*THE INPUT*
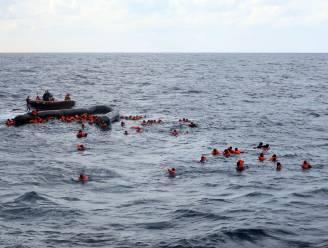 130 bootvluchtelingen verdronken voor Libische kust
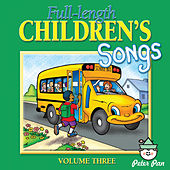 Full-length Children's Songs, Vol. 3 by Twin Sisters Productions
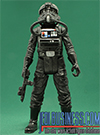 Tie Fighter Pilot With Tie Striker The Rogue One Collection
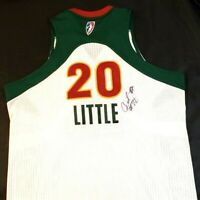 Seattle Storm CAMILLE LITTLE Signed Basketball Jersey Autographed Adidas Bing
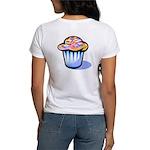 Pop Art - 'Cake' Back/Front Women's T-Shirt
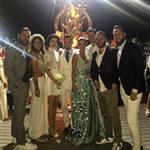 Merve Boluğur ve Murat Dalkılıç`ın Çeşme Düğünü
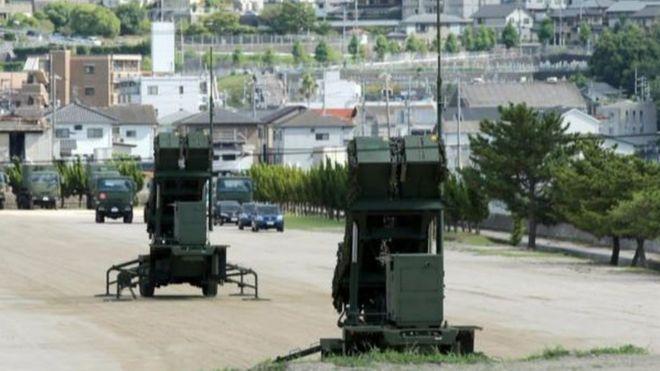 PAC-3 được triển khai tại Kaita, tỉnh Hiroshima vào hôm 12/08/2017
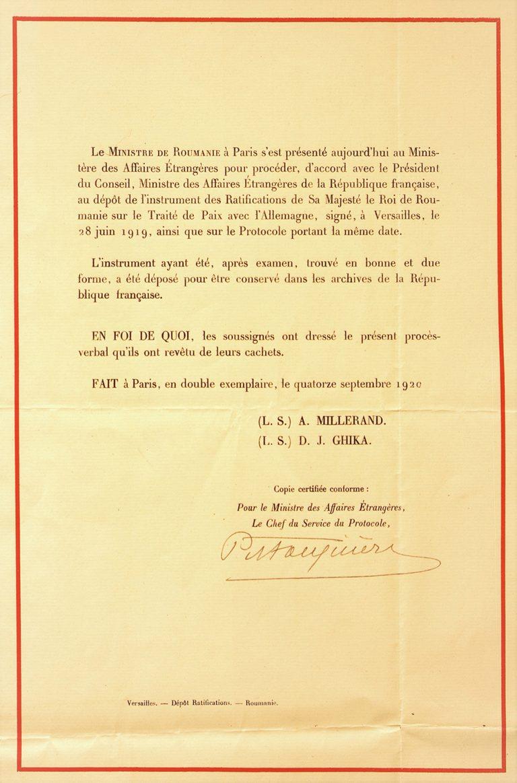Ratificare tratat Versailles de Romania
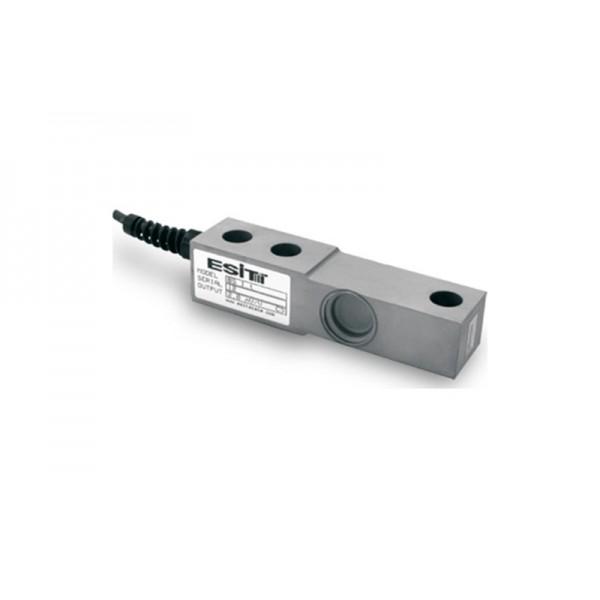 Датчик консольная балка Esit BS 1000 до 1000 кг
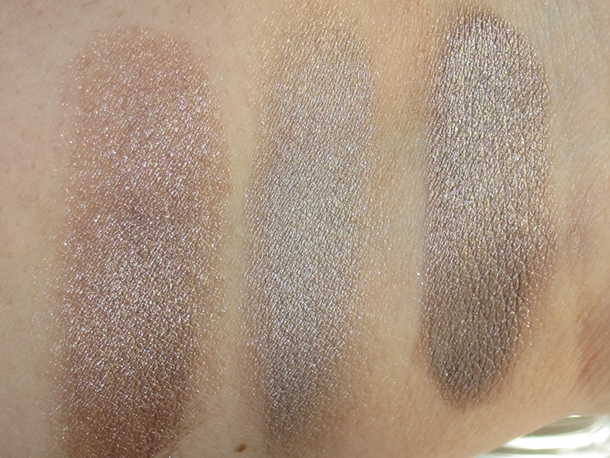 Maybelline Bad to the Bronze Nude Compliment and Sleek Spice Swatch Comparisons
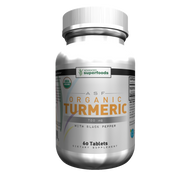 ASF Organic Turmeric with Black Pepper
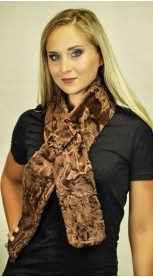 Karakul fur scarf - Brown colour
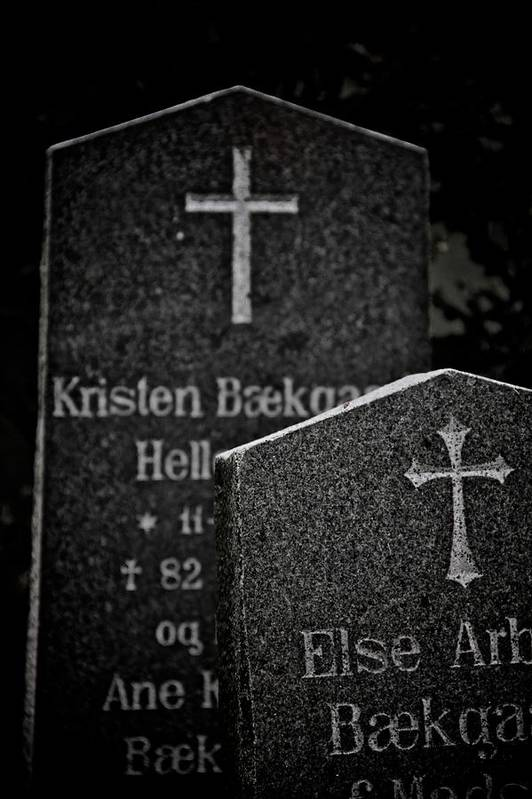 Headstones Print featuring the photograph Ritual by Odd Jeppesen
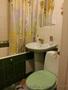 2-комнатная квартира в Севастополе - Изображение #4, Объявление #1184920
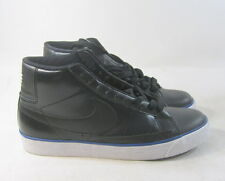 Nike Blazer High (Black-Team Royal-White) 315877-006- Size 9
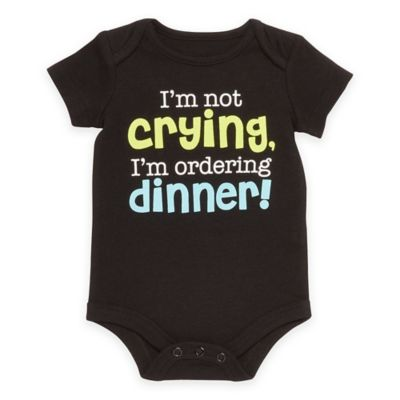 """Baby Starters® Babies with Attitude Size 12M """"Ordering Dinner"""" Short Sleeve Bodysuit in Black"""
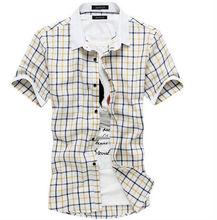 High Shcool Boy Shirt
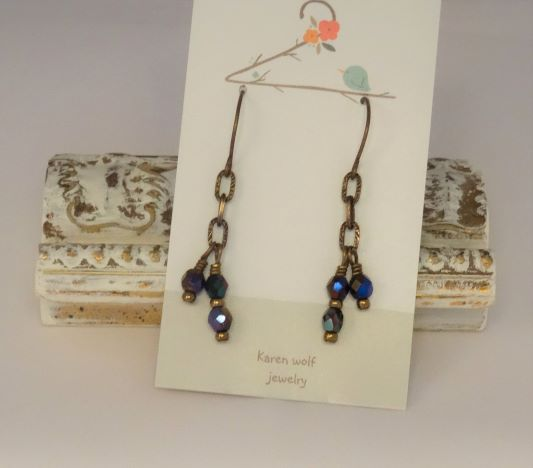 Glass Beads and Brass Chain Earrings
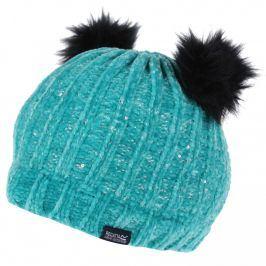 Dětská zimní čepice Regatta Hedy Lux Hat II Dětská velikost: 7-10 let / Barva: tyrkysová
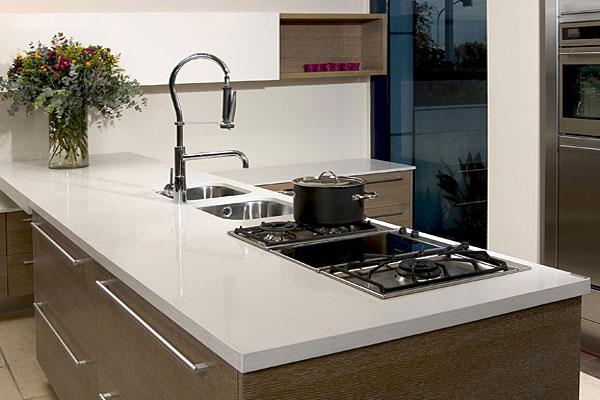 Кухонные столешницы искуственный камень столешница и поддон из искуственного камня ванная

*PROBLEM REQUIREMENTS*
Output exactly the lines above, beginning at the one with "Nike Blazer High" and stopping after the one with "Dětská zimní čepice". Pictures are to be omitted.

*EXERCISE SOLUTION*
 Nike Blazer High (Black-Team Royal-White) 315877-006- Size 9
 """Baby Starters® Babies with Attitude Size 12M """"Ordering Dinner"""" Short Sleeve Bodysuit in Black"""
 High Shcool Boy Shirt
 Glass Beads and Brass Chain Earrings
 Dětská zimní čepice Regatta Hedy Lux Hat II Dětská velikost: 7-10 let / Barva: tyrkysová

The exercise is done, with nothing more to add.